*** Input material ***
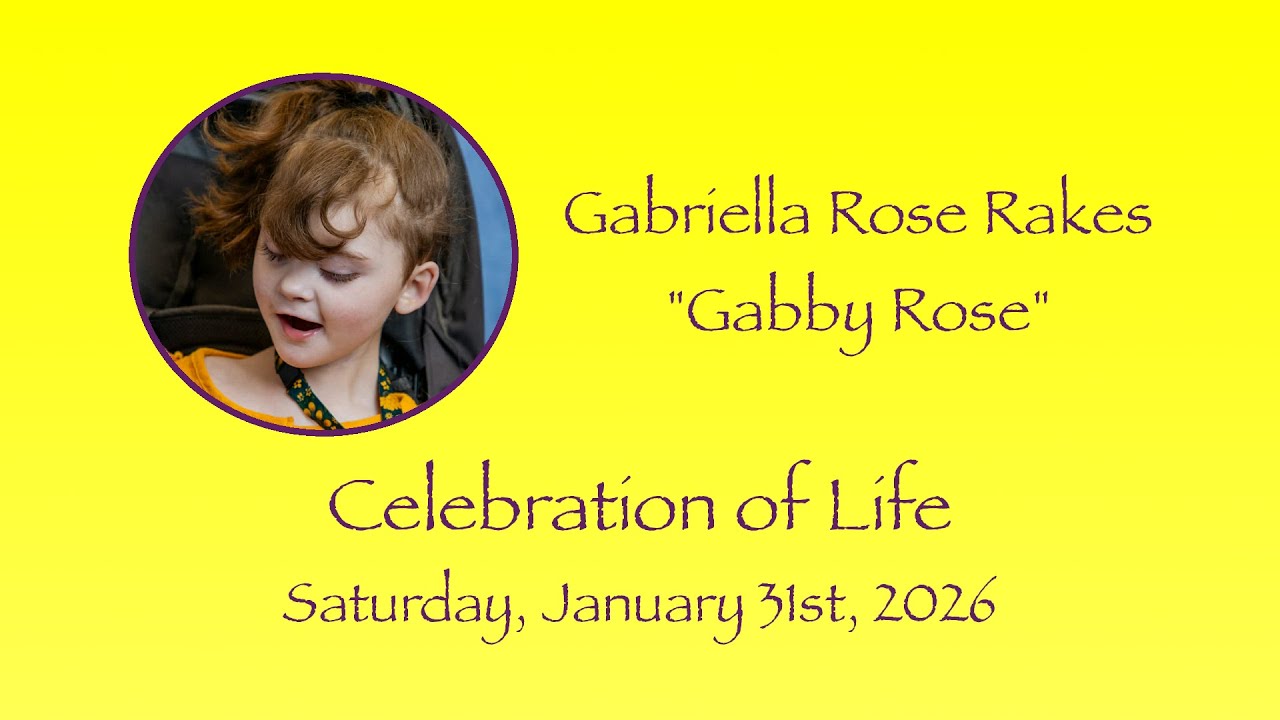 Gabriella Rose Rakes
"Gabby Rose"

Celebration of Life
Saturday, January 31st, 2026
*** End of Input material ***
*** Input material ***
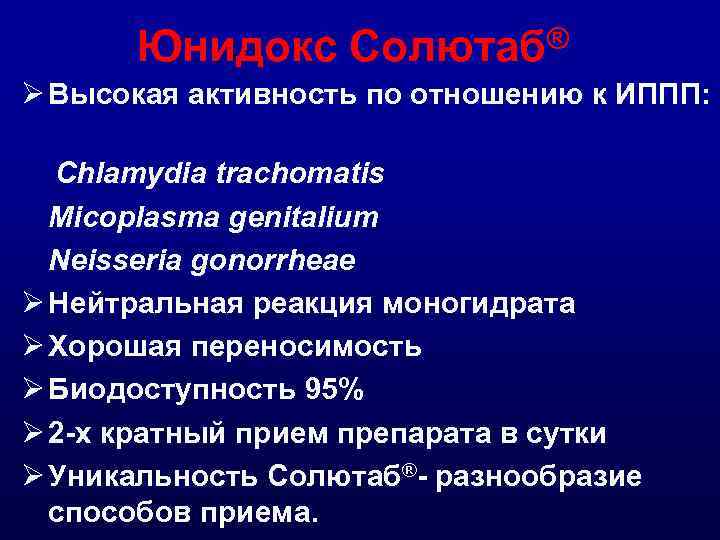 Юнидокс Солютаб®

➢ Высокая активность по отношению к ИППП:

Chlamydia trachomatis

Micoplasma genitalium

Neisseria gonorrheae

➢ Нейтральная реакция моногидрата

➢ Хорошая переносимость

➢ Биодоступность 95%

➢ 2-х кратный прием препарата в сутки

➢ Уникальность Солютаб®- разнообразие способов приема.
*** End of Input material ***
*** Input material ***
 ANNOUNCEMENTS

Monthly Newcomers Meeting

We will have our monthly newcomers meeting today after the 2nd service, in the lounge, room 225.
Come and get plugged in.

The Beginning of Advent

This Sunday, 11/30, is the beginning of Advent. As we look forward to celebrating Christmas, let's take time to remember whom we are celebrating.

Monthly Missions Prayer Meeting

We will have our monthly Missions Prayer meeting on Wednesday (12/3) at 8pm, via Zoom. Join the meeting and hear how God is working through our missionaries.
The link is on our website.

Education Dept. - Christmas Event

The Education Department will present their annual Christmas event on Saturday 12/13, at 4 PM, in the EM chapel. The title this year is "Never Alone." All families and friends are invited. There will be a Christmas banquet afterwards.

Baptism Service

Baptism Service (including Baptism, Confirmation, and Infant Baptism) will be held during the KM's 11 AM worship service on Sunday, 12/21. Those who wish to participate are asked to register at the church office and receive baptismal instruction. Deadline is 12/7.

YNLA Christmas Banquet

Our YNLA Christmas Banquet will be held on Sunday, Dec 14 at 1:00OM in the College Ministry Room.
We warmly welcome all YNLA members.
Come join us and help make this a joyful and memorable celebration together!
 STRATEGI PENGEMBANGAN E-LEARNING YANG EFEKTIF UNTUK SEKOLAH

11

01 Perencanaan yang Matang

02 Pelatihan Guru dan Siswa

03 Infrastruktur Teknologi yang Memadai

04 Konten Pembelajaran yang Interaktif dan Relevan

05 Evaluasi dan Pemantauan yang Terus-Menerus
*** End of Input material ***
**Exercise prompt**
All lines containing "Missions" in the material above should appear in your reply, copied exactly.

**Reply to the exercise**
Monthly Missions Prayer Meeting
We will have our monthly Missions Prayer meeting on Wednesday (12/3) at 8pm, via Zoom. Join the meeting and hear how God is working through our missionaries.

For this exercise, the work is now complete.